[openstack-dev] [Ironic] [Nova] continuing the "multiple compute host" discussion

James Penick jpenick at gmail.com
Wed Dec 16 21:51:47 UTC 2015


>We actually called out this problem in the Ironic midcycle and the Tokyo
>summit - we decided to report Ironic's total capacity from each compute
>host (resulting in over-reporting from Nova), and real capacity (for
>purposes of reporting, monitoring, whatever) should be fetched by
>operators from Ironic (IIRC, you specifically were okay with this
>limitation). This is still wrong, but it's the least wrong of any option
>(yes, all are wrong in some way). See the spec[1] for more details.
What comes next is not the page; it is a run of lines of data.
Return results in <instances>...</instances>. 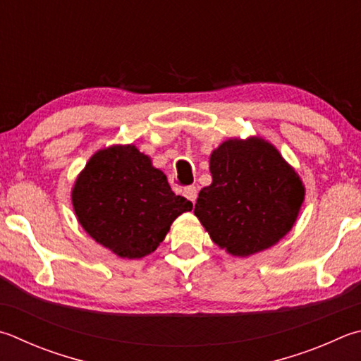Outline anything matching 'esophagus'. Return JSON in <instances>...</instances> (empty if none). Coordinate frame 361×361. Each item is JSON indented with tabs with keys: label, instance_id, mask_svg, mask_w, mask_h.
Instances as JSON below:
<instances>
[{
	"label": "esophagus",
	"instance_id": "1",
	"mask_svg": "<svg viewBox=\"0 0 361 361\" xmlns=\"http://www.w3.org/2000/svg\"><path fill=\"white\" fill-rule=\"evenodd\" d=\"M197 194H199V191L195 186H188L183 189V195H185L188 200H191L192 203H195V200H197Z\"/></svg>",
	"mask_w": 361,
	"mask_h": 361
}]
</instances>
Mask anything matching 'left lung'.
Returning <instances> with one entry per match:
<instances>
[{
    "label": "left lung",
    "mask_w": 361,
    "mask_h": 361,
    "mask_svg": "<svg viewBox=\"0 0 361 361\" xmlns=\"http://www.w3.org/2000/svg\"><path fill=\"white\" fill-rule=\"evenodd\" d=\"M209 172L213 181L199 192L194 214L221 249L247 257L293 227L305 186L270 142L228 139L212 153Z\"/></svg>",
    "instance_id": "left-lung-1"
}]
</instances>
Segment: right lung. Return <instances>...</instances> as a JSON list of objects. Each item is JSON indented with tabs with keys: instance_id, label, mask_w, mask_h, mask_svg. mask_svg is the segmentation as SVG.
<instances>
[{
	"instance_id": "right-lung-1",
	"label": "right lung",
	"mask_w": 361,
	"mask_h": 361,
	"mask_svg": "<svg viewBox=\"0 0 361 361\" xmlns=\"http://www.w3.org/2000/svg\"><path fill=\"white\" fill-rule=\"evenodd\" d=\"M72 205L85 232L123 259L152 254L172 222L192 209L134 145H114L91 156L72 188Z\"/></svg>"
}]
</instances>
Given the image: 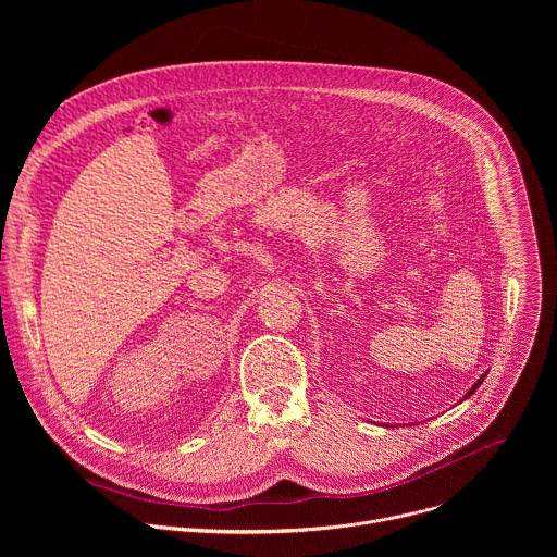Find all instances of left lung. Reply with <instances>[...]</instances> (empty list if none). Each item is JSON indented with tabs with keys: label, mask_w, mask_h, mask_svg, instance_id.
<instances>
[{
	"label": "left lung",
	"mask_w": 557,
	"mask_h": 557,
	"mask_svg": "<svg viewBox=\"0 0 557 557\" xmlns=\"http://www.w3.org/2000/svg\"><path fill=\"white\" fill-rule=\"evenodd\" d=\"M485 376H487V374H483V376H481V379H479V381H475V383H473V385H471V387H469V392H467V394H465V396H462V399H460V401H467V399H469V396H471V394H473V392H475V389H479V385H481V383H483V379H485Z\"/></svg>",
	"instance_id": "8db88e82"
}]
</instances>
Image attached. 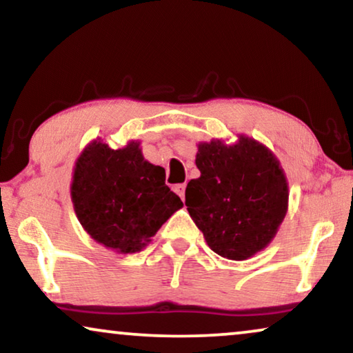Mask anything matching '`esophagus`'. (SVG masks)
<instances>
[{
  "instance_id": "34e87169",
  "label": "esophagus",
  "mask_w": 353,
  "mask_h": 353,
  "mask_svg": "<svg viewBox=\"0 0 353 353\" xmlns=\"http://www.w3.org/2000/svg\"><path fill=\"white\" fill-rule=\"evenodd\" d=\"M185 190H186L185 183H180V185H175V192H176L178 196L181 197L183 201H185Z\"/></svg>"
}]
</instances>
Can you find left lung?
Instances as JSON below:
<instances>
[{
	"mask_svg": "<svg viewBox=\"0 0 353 353\" xmlns=\"http://www.w3.org/2000/svg\"><path fill=\"white\" fill-rule=\"evenodd\" d=\"M201 176L186 186L185 204L210 249L221 257H252L276 234L288 209V183L267 148L241 137L233 146L201 143Z\"/></svg>",
	"mask_w": 353,
	"mask_h": 353,
	"instance_id": "1",
	"label": "left lung"
}]
</instances>
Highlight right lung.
Segmentation results:
<instances>
[{
  "label": "right lung",
  "mask_w": 353,
  "mask_h": 353,
  "mask_svg": "<svg viewBox=\"0 0 353 353\" xmlns=\"http://www.w3.org/2000/svg\"><path fill=\"white\" fill-rule=\"evenodd\" d=\"M72 202L86 233L122 254L141 250L183 205L134 141L117 151L91 143L77 161Z\"/></svg>",
  "instance_id": "obj_1"
}]
</instances>
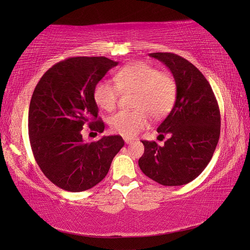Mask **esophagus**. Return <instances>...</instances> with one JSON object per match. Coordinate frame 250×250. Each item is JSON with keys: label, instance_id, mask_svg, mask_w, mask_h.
<instances>
[{"label": "esophagus", "instance_id": "1", "mask_svg": "<svg viewBox=\"0 0 250 250\" xmlns=\"http://www.w3.org/2000/svg\"><path fill=\"white\" fill-rule=\"evenodd\" d=\"M124 141H125L126 144H131V143L134 142L132 139H129V138H124Z\"/></svg>", "mask_w": 250, "mask_h": 250}]
</instances>
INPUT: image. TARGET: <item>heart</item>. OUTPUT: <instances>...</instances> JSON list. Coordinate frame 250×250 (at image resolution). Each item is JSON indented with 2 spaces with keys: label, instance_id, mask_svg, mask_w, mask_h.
I'll list each match as a JSON object with an SVG mask.
<instances>
[{
  "label": "heart",
  "instance_id": "obj_1",
  "mask_svg": "<svg viewBox=\"0 0 250 250\" xmlns=\"http://www.w3.org/2000/svg\"><path fill=\"white\" fill-rule=\"evenodd\" d=\"M115 82L98 81L94 99L99 107L110 111L119 102L121 90H134L132 110H120L109 118L111 130L125 138H133L150 125L151 116L160 119L171 110L176 99L177 85L173 75L155 66L134 62L120 69Z\"/></svg>",
  "mask_w": 250,
  "mask_h": 250
}]
</instances>
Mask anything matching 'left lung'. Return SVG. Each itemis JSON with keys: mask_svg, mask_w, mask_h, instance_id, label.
<instances>
[{"mask_svg": "<svg viewBox=\"0 0 250 250\" xmlns=\"http://www.w3.org/2000/svg\"><path fill=\"white\" fill-rule=\"evenodd\" d=\"M167 65L176 81L175 104L162 124L160 135L169 134L164 146L142 141L145 147L139 166L163 186H181L199 176L211 160L220 137V110L208 81L187 59L173 53H151Z\"/></svg>", "mask_w": 250, "mask_h": 250, "instance_id": "1", "label": "left lung"}]
</instances>
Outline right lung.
I'll return each mask as SVG.
<instances>
[{
	"mask_svg": "<svg viewBox=\"0 0 250 250\" xmlns=\"http://www.w3.org/2000/svg\"><path fill=\"white\" fill-rule=\"evenodd\" d=\"M106 57H70L42 75L29 106L28 131L37 165L51 183L82 192L106 176L113 157L124 146L120 135L85 143L82 129L103 132L94 88L111 67Z\"/></svg>",
	"mask_w": 250,
	"mask_h": 250,
	"instance_id": "1",
	"label": "right lung"
}]
</instances>
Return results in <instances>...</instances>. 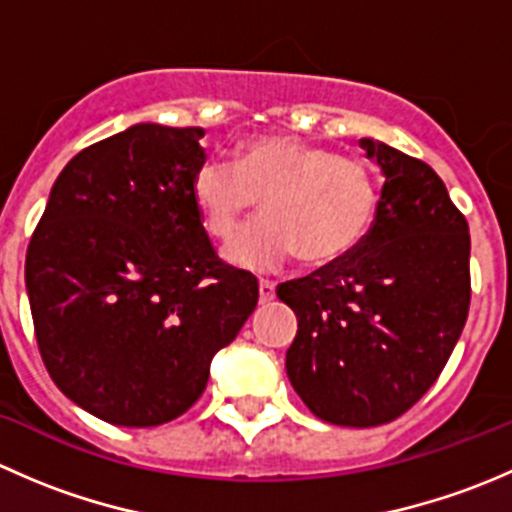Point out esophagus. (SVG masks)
<instances>
[{
  "label": "esophagus",
  "instance_id": "obj_1",
  "mask_svg": "<svg viewBox=\"0 0 512 512\" xmlns=\"http://www.w3.org/2000/svg\"><path fill=\"white\" fill-rule=\"evenodd\" d=\"M270 299H275V282L270 280H260V302H270Z\"/></svg>",
  "mask_w": 512,
  "mask_h": 512
}]
</instances>
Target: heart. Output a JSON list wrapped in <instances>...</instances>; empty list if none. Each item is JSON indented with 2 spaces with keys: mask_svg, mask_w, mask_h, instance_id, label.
I'll return each instance as SVG.
<instances>
[{
  "mask_svg": "<svg viewBox=\"0 0 512 512\" xmlns=\"http://www.w3.org/2000/svg\"><path fill=\"white\" fill-rule=\"evenodd\" d=\"M190 193L215 237L232 235L265 200L267 218L225 247V260L247 270H272L297 255L312 267L334 265L359 247L376 213L364 163L282 133L247 138L235 160L205 158Z\"/></svg>",
  "mask_w": 512,
  "mask_h": 512,
  "instance_id": "b5f03b06",
  "label": "heart"
}]
</instances>
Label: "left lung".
Wrapping results in <instances>:
<instances>
[{
  "mask_svg": "<svg viewBox=\"0 0 512 512\" xmlns=\"http://www.w3.org/2000/svg\"><path fill=\"white\" fill-rule=\"evenodd\" d=\"M384 173L376 218L344 260L277 287L297 314L287 376L322 421L369 428L433 386L471 304V235L423 160L361 138Z\"/></svg>",
  "mask_w": 512,
  "mask_h": 512,
  "instance_id": "8db88e82",
  "label": "left lung"
}]
</instances>
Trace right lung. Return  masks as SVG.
<instances>
[{"label": "right lung", "mask_w": 512, "mask_h": 512, "mask_svg": "<svg viewBox=\"0 0 512 512\" xmlns=\"http://www.w3.org/2000/svg\"><path fill=\"white\" fill-rule=\"evenodd\" d=\"M203 128L136 123L66 163L27 250L41 359L74 404L148 428L190 409L257 280L215 255L190 193Z\"/></svg>", "instance_id": "obj_1"}]
</instances>
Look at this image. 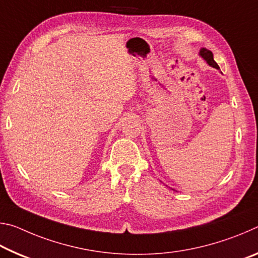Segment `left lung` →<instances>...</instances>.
I'll list each match as a JSON object with an SVG mask.
<instances>
[{
	"instance_id": "1",
	"label": "left lung",
	"mask_w": 258,
	"mask_h": 258,
	"mask_svg": "<svg viewBox=\"0 0 258 258\" xmlns=\"http://www.w3.org/2000/svg\"><path fill=\"white\" fill-rule=\"evenodd\" d=\"M199 55L202 56V58L205 61H206V62L209 64V66H212V67L216 68V69H220V67H218V64L215 62V60H214V56H213L212 51H209L207 49H205V47H203V49L200 50V52H199Z\"/></svg>"
}]
</instances>
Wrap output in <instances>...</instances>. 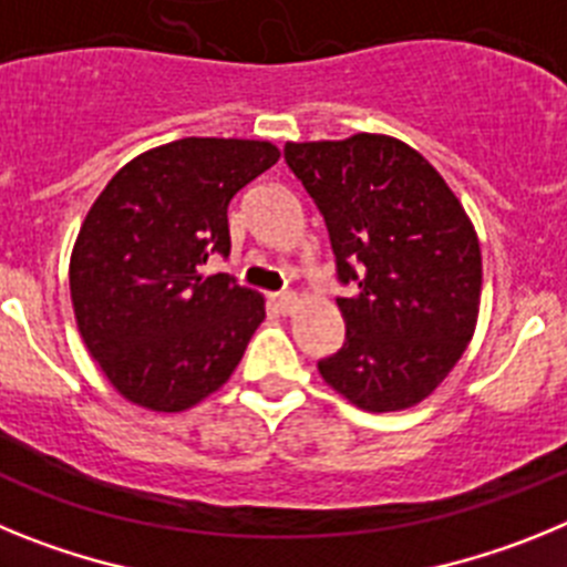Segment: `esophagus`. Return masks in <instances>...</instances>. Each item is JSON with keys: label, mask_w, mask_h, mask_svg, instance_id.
Wrapping results in <instances>:
<instances>
[{"label": "esophagus", "mask_w": 567, "mask_h": 567, "mask_svg": "<svg viewBox=\"0 0 567 567\" xmlns=\"http://www.w3.org/2000/svg\"><path fill=\"white\" fill-rule=\"evenodd\" d=\"M272 303L280 309V312L287 315V312H292L295 303H298V298H295L292 292H280V295H272Z\"/></svg>", "instance_id": "1"}]
</instances>
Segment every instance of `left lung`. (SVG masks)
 I'll return each instance as SVG.
<instances>
[{"label": "left lung", "instance_id": "obj_1", "mask_svg": "<svg viewBox=\"0 0 567 567\" xmlns=\"http://www.w3.org/2000/svg\"><path fill=\"white\" fill-rule=\"evenodd\" d=\"M289 169L332 240L346 340L320 378L363 412L412 409L463 358L480 312L483 255L443 175L392 135L289 142Z\"/></svg>", "mask_w": 567, "mask_h": 567}]
</instances>
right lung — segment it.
Returning a JSON list of instances; mask_svg holds the SVG:
<instances>
[{
  "instance_id": "right-lung-1",
  "label": "right lung",
  "mask_w": 567,
  "mask_h": 567,
  "mask_svg": "<svg viewBox=\"0 0 567 567\" xmlns=\"http://www.w3.org/2000/svg\"><path fill=\"white\" fill-rule=\"evenodd\" d=\"M280 158L269 142L178 138L124 164L70 255V298L87 352L113 389L150 412H184L218 392L267 318L229 275L227 209Z\"/></svg>"
}]
</instances>
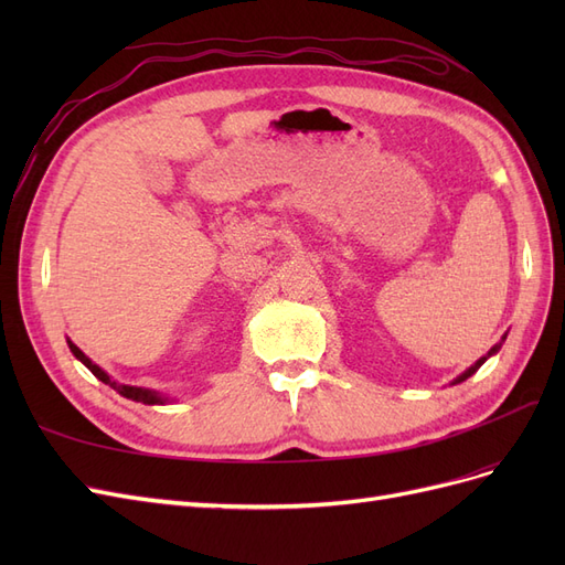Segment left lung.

I do recall that discussion, but the merged spec says:

"In general, a nova-compute running the Ironic virt driver should expose
(total resources)/(number of compute services). This allows for resources
to be
sharded across multiple compute services without over-reporting resources."

I agree that what you said via email is Less Awful than what I read on the
spec (Did I misread it? Am I full of crazy?)

>We *do* still
>need to figure out how to handle availability zones or host aggregates,
>but I expect we would pass along that data to be matched against. I
>think it would just be metadata on a node. Something like
>node.properties['availability_zone'] = 'rackspace-iad-az3' or what have
>you. Ditto for host aggregates - add the metadata to ironic to match
>what's in the host aggregate. I'm honestly not sure what to do about
>(anti-)affinity filters; we'll need help figuring that out.
&
>Right, I didn't mean gantt specifically, but rather "splitting out the
>scheduler" like folks keep talking about. That's why I said "actually
>exists". :)

 I think splitting out the scheduler isn't going to be realistic. My
feeling is, if Nova is going to fulfill its destiny of being The Compute
Service, then the scheduler will stay put and the VM pieces will split out
into another service (Which I think should be named "Seamus" so I can refer
to it as "The wee baby Seamus").

(re: ironic maintaining host aggregates)
>Yes, and yes, assuming those things are valuable to our users. The
>former clearly is, the latter will clearly depend on the change but I
>expect we will evolve to continue to fit Nova's model of the world
>(after all, fitting into Nova's model is a huge chunk of what we do, and
>is exactly what we're trying to do with this work).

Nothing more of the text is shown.